● What the task requires:
Return every line of the entries below unchanged, but leave out the pictures.

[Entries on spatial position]
----

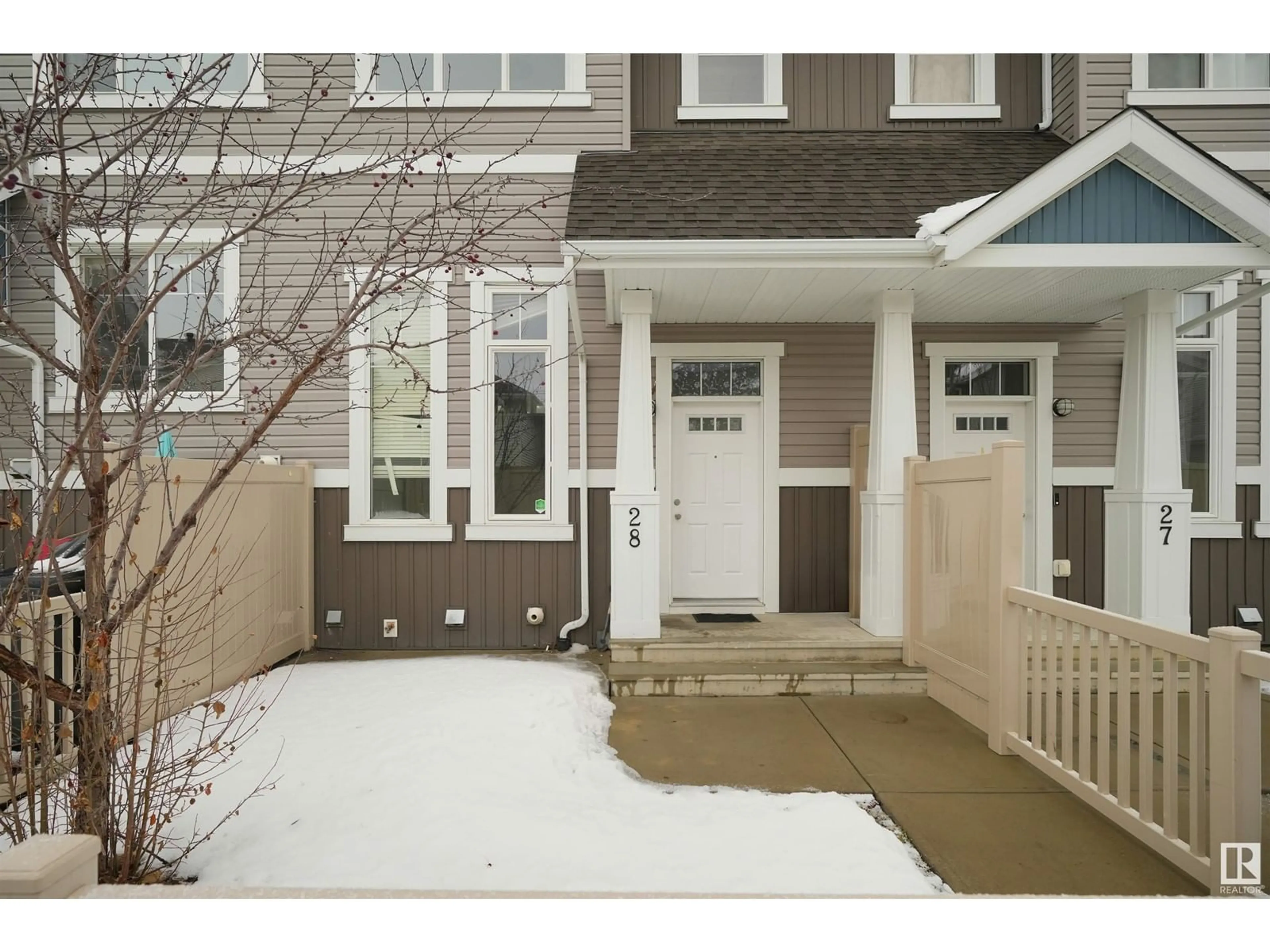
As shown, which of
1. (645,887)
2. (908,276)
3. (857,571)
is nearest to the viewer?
(645,887)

----

● Exercise response:
As shown, which of
1. (645,887)
2. (908,276)
3. (857,571)
is nearest to the viewer?
(645,887)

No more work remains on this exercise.